Workers across the Kaiser system have similar stories of Kaiser cutting corners on labor costs. In California, Kaiser has outsourced several hundred union jobs, including shuttle drivers, parking lot attendants, warehouse workers and couriers. At its Interstate campus in North Portand, Kaiser replaced its popular healthy food cafeteria with vending machines, and laid off about 15 members of SEIU Local 49.

Local 49 President Meg Niemi says her members who work in patient registration can face discipline if they don’t push patients to use kiosks to check themselves in.

“We all know where that leads,” Niemi said. “The day may come when you show up at Kaiser Permanente and your only choice is to try to check in with the kiosk.”

Vanderveer — who serves on the national bargaining team —said the vote to strike was not a decision that workers made lightly: “Kaiser left us no choice,” Vanderveer said. “Kaiser needs to do the right thing.
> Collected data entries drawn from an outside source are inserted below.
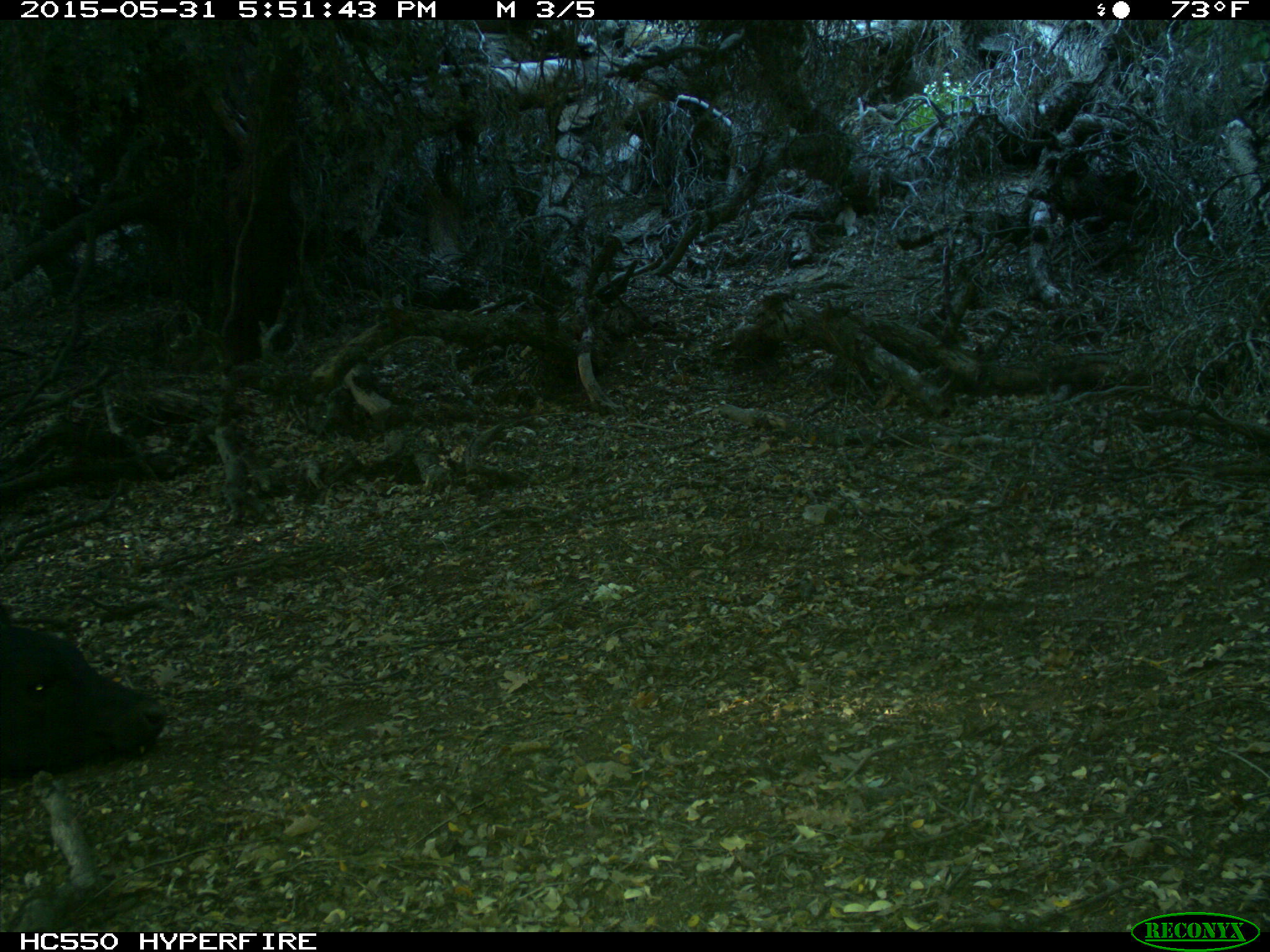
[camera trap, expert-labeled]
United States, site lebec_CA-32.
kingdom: Animalia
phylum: Chordata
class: Mammalia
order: Artiodactyla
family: Bovidae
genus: Bos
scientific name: Bos taurus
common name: domestic cow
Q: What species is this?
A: Bos taurus (domestic cow).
They need to invest in their patients and employees.”

Kaiser vice president John Nelson called the strike vote “counterproductive and simply a bullying tactic” in an Aug. 13 public statement. “SEIU-UHW leadership is more interested in a power play to position themselves vis-a-vis other Kaiser Permanente unions,” Nelson wrote.
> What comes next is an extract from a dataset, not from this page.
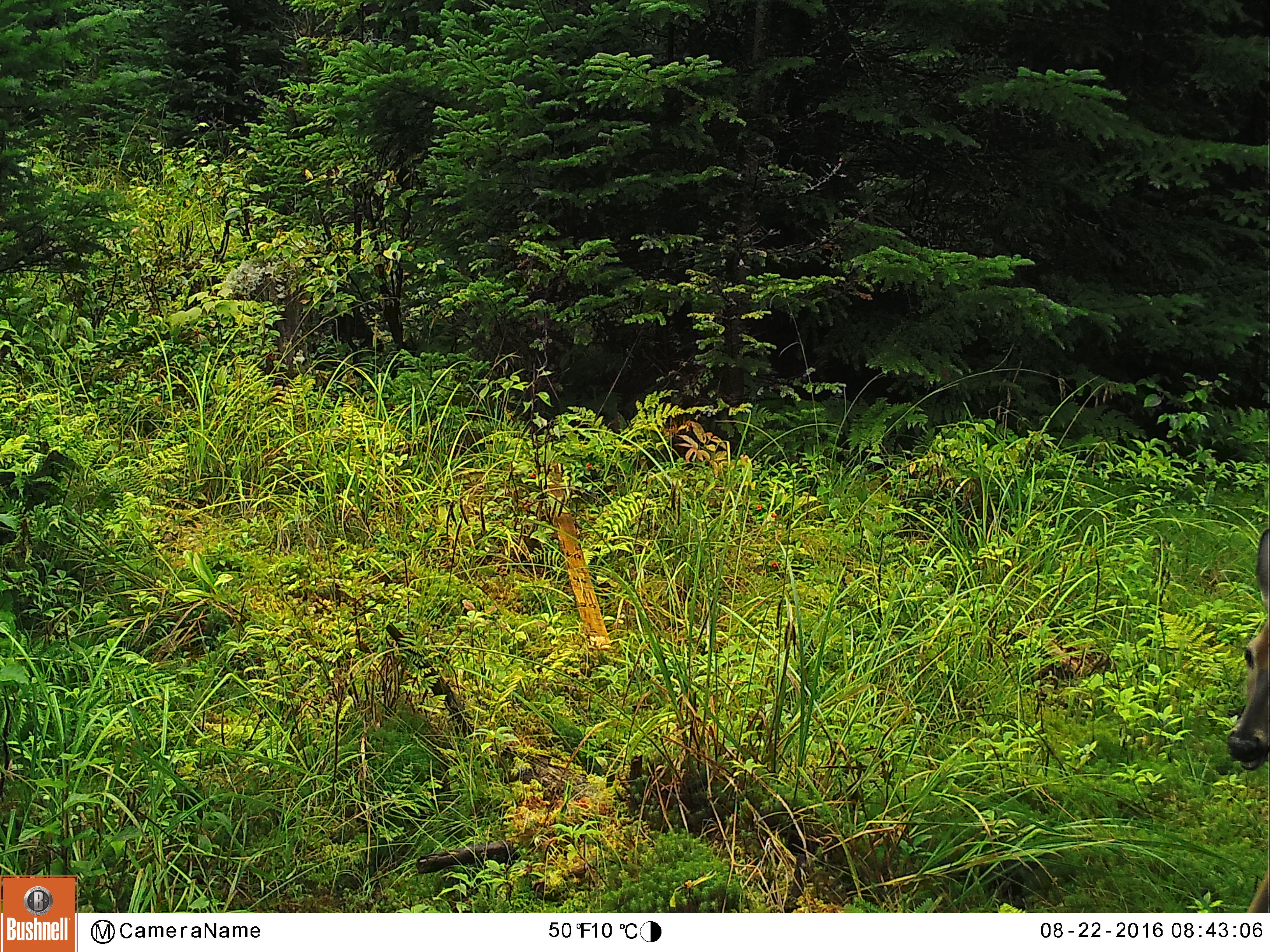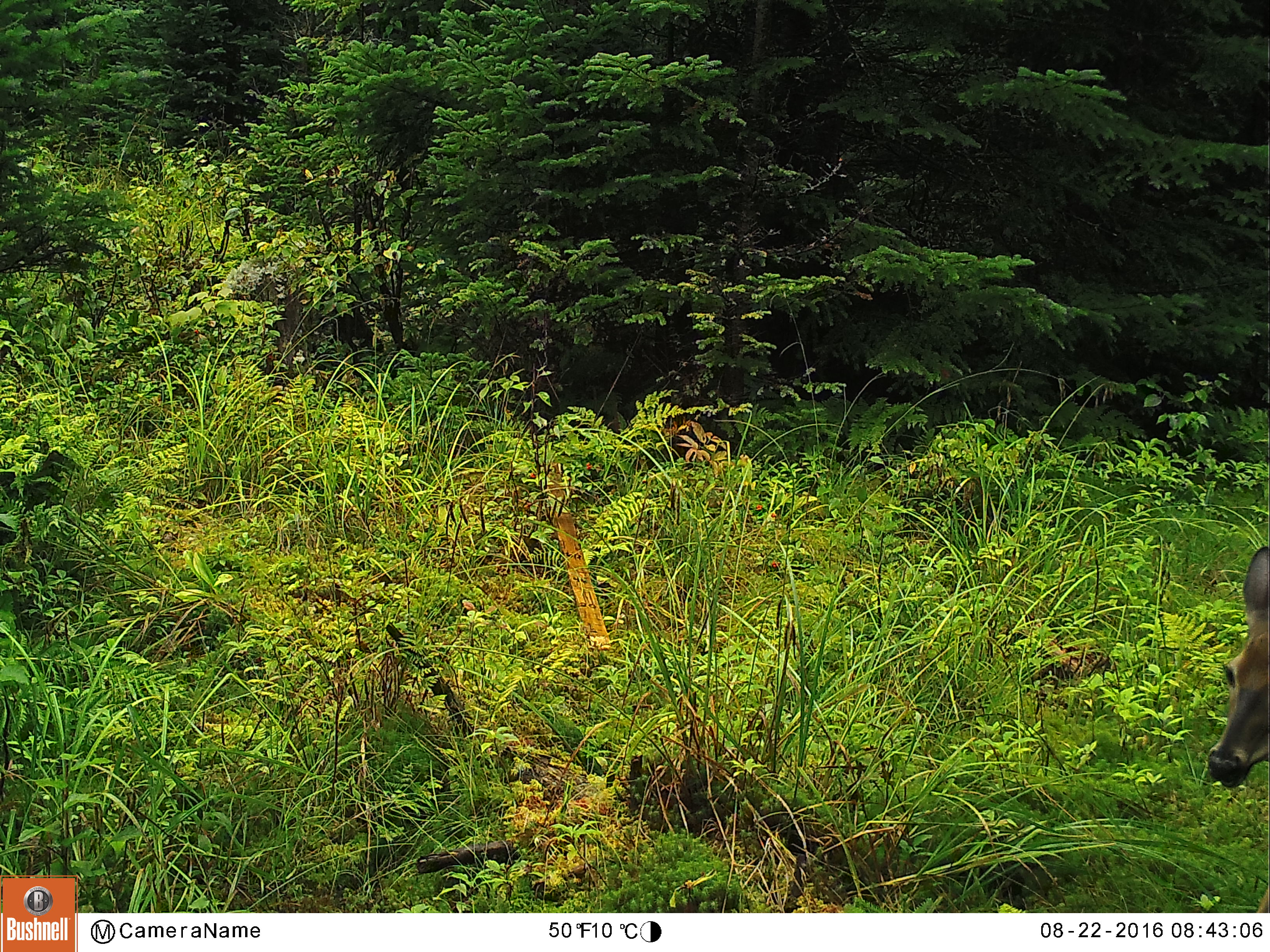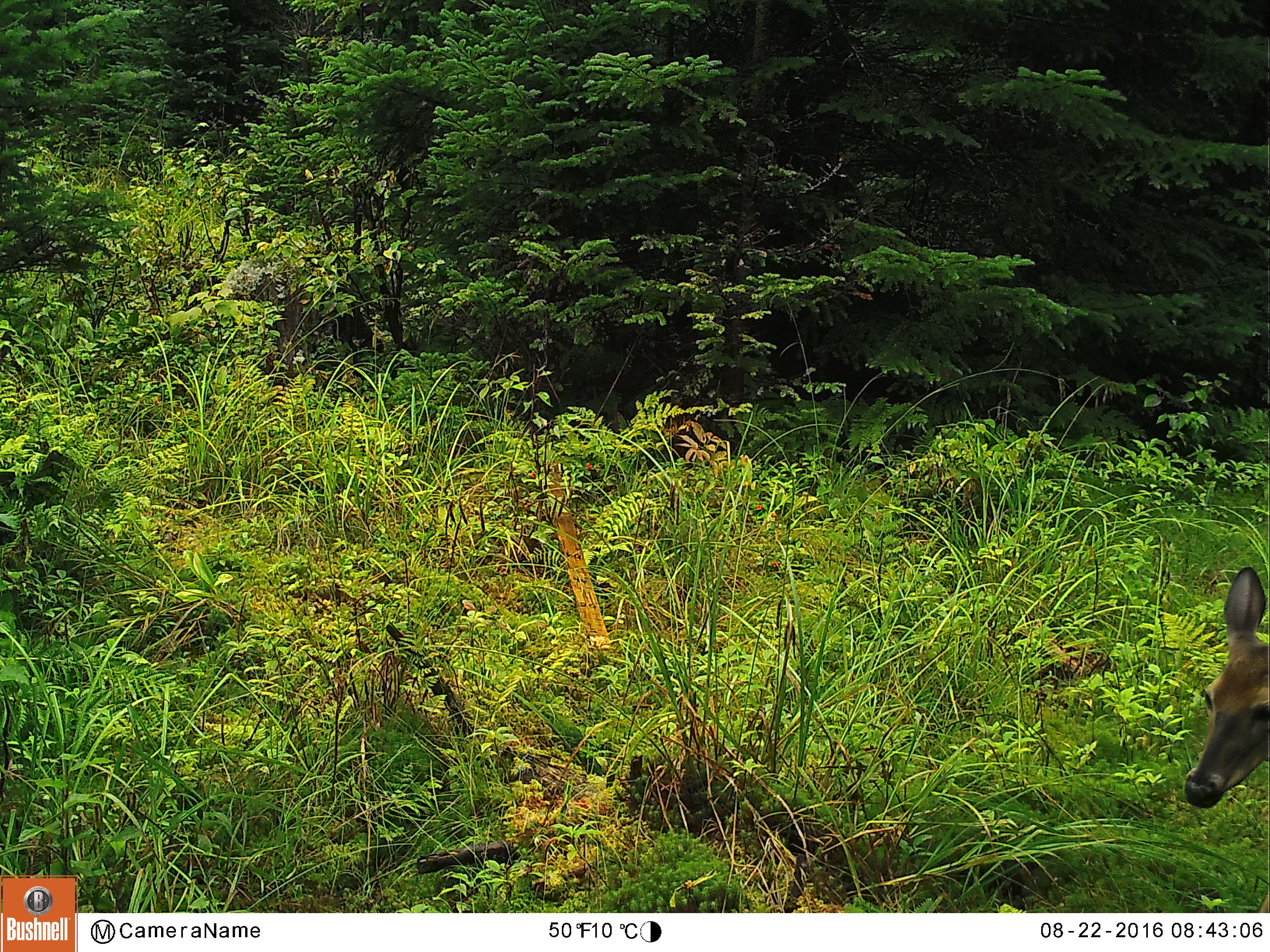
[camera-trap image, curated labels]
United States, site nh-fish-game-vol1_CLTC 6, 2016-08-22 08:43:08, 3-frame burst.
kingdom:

The other unions Nelson was likely referring to are 22 local unions totaling 47,000 Kaiser workers that withdrew from the decades-old CKPU coalition in March 2018 after internal conflicts with the leadership of its largest member, SEIU United Healthcare West. The breakaway unions formed their own coalition, the Alliance of Health Care Unions, and reached a multi-union agreement with Kaiser in September 2018 after months of tense bargaining. Northwest locals in the Alliance of Health Care Unions include Oregon Federation of Nurses and Health Professional Local 5017-American Federation of Teachers, and UFCW Local 555.

Niemi says in the Northwest, members of the two coalitions have maintained good relations: “I have commitments from UFCW and OFNHP that they will do everything they legally can to support our members in case of a strike.”

The two sides haven’t met to negotiate since July 11, but are scheduled to meet again for negotiations on Sept. 16.